Data to process: Begin

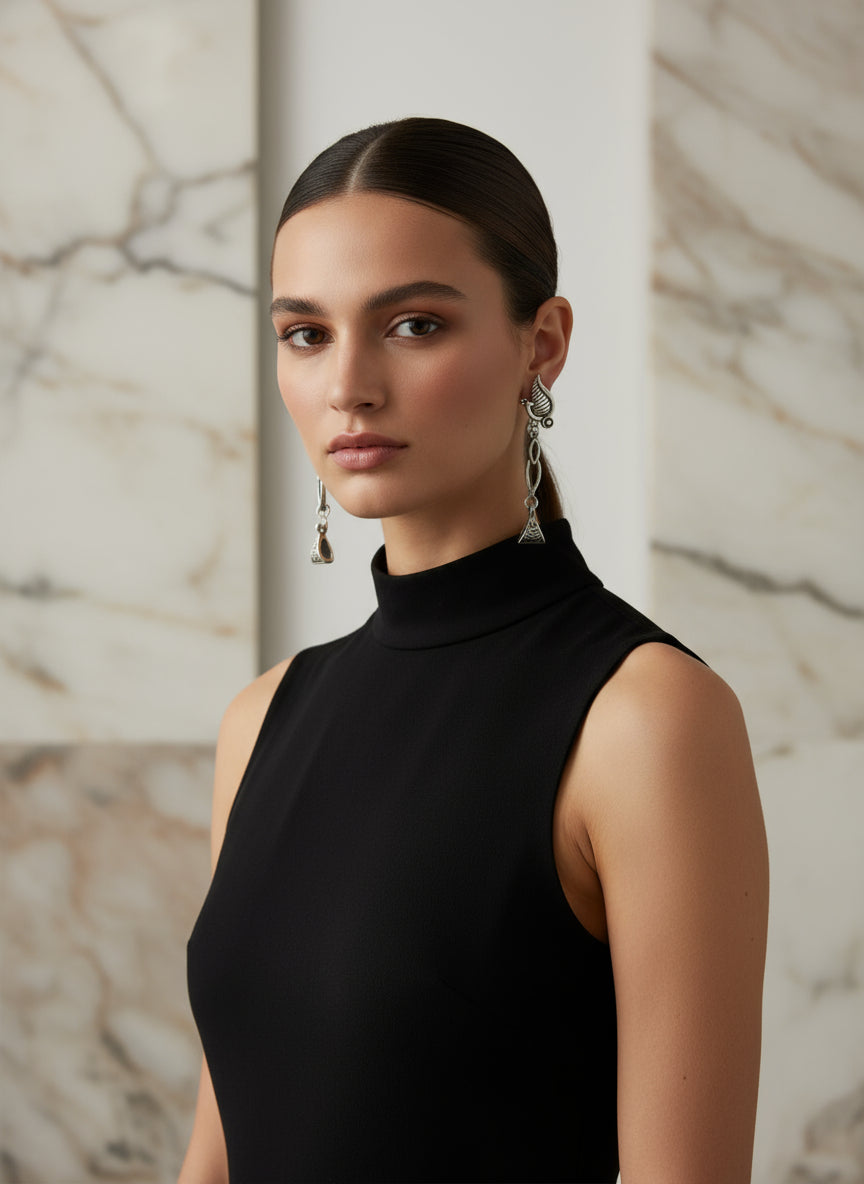 Elegant silver drop earrings with intricate designs, styled on a model wearing a black sleeveless top.
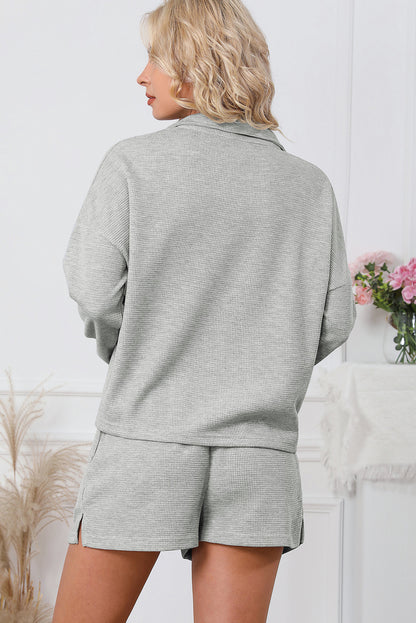 Conjunto de sudadera con cremallera de canalé gris y pantalones cortos de cintura alta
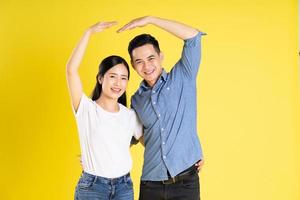 image of asian couple posing on yellow background photo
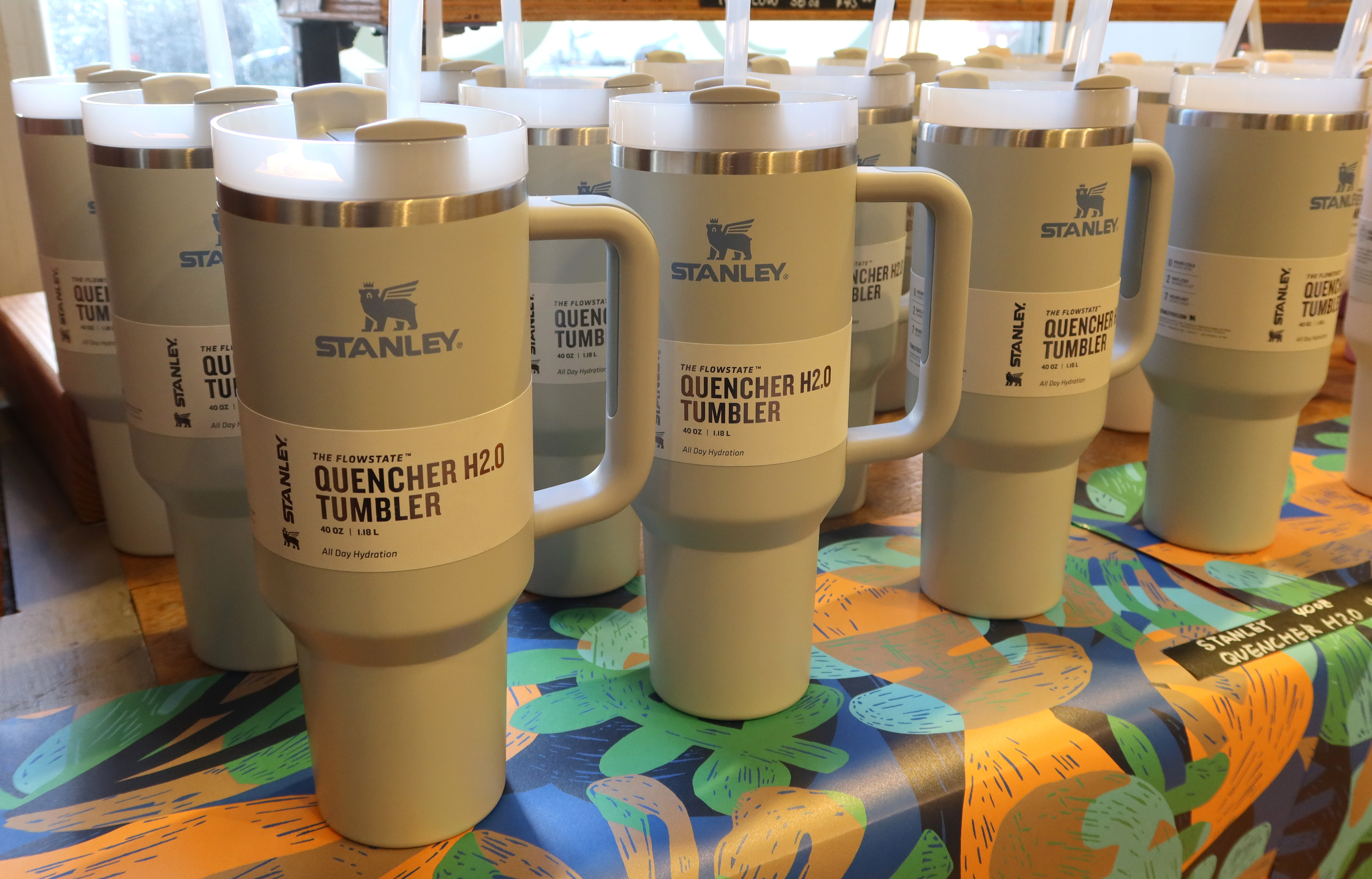 Several Stanley Quencher H2O tumblers displayed on a patterned tablecloth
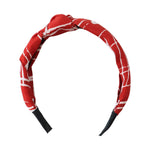 Twisted knot headband in red and white print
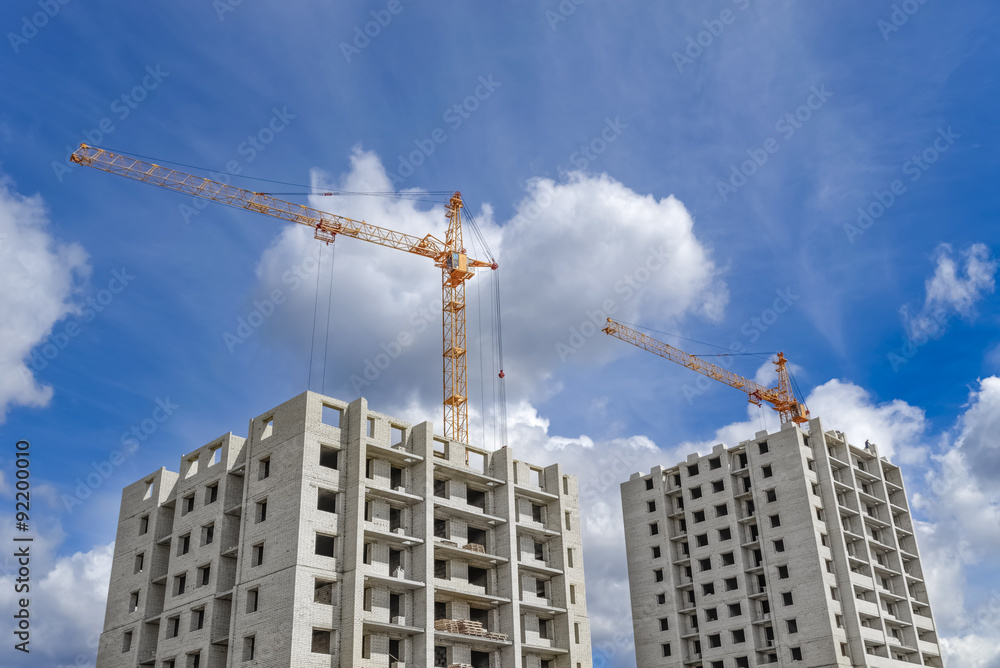 Multi-storey houses under construction and high-rise crane Multi-storey houses under construction and high-rise crane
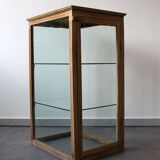 Showcase in oak and glass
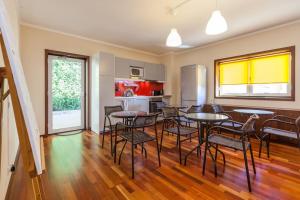 a dining room with tables and chairs and a kitchen at Sweet Home Braga - 4 rooms apartment in Braga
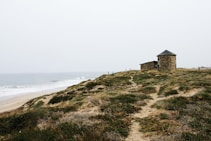 An expansive beach landscape with gentle waves approaching a sandy shore. A grassy dune with patches of green and brown vegetation leads to a small, cylindrical stone building with a conical roof situated on top of the hill. The sky is overcast, casting a muted light over the scene.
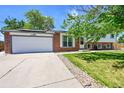 Exterior view showcasing the attached garage and brick accents on this well-maintained home at 11000 Eudora Cir, Thornton, CO 80233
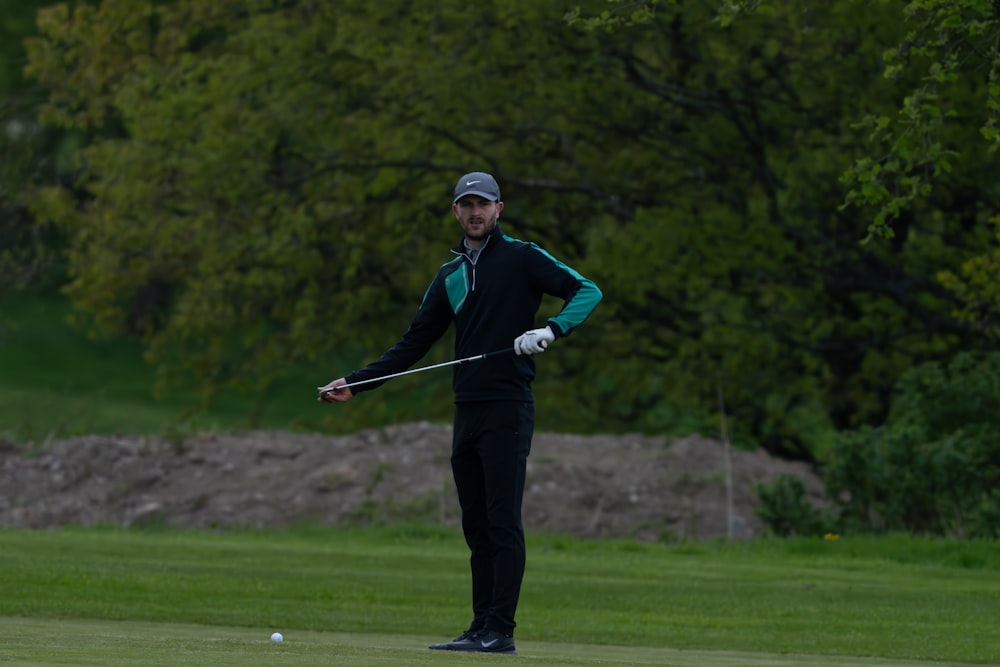 a man standing on top of a green field holding a golf club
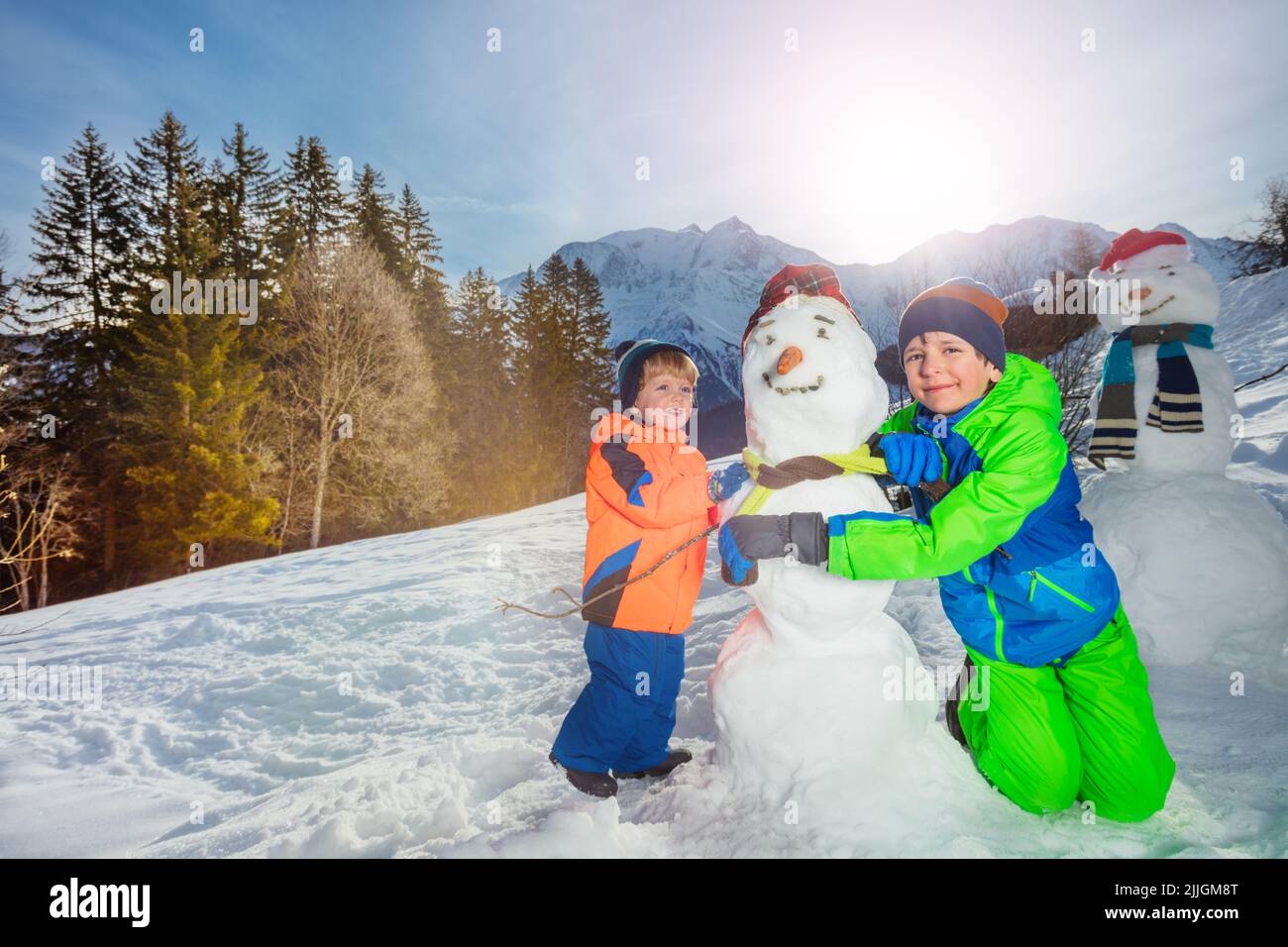 Boys build and dress snowman outside over mountains Stock Photo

Data to process: End

**Task description:**
The entries above should be retyped word for word, with all pictures omitted.

**Task solution:**
 Elegant silver drop earrings with intricate designs, styled on a model wearing a black sleeveless top.
 Conjunto de sudadera con cremallera de canalé gris y pantalones cortos de cintura alta
 image of asian couple posing on yellow background photo
 Several Stanley Quencher H2O tumblers displayed on a patterned tablecloth
 Twisted knot headband in red and white print
 Multi-storey houses under construction and high-rise crane Multi-storey houses under construction and high-rise crane
 Showcase in oak and glass
 a dining room with tables and chairs and a kitchen at Sweet Home Braga - 4 rooms apartment in Braga
 An expansive beach landscape with gentle waves approaching a sandy shore. A grassy dune with patches of green and brown vegetation leads to a small, cylindrical stone building with a conical roof situated on top of the hill. The sky is overcast, casting a muted light over the scene.
 Exterior view showcasing the attached garage and brick accents on this well-maintained home at 11000 Eudora Cir, Thornton, CO 80233
 a man standing on top of a green field holding a golf club
 Boys build and dress snowman outside over mountains Stock Photo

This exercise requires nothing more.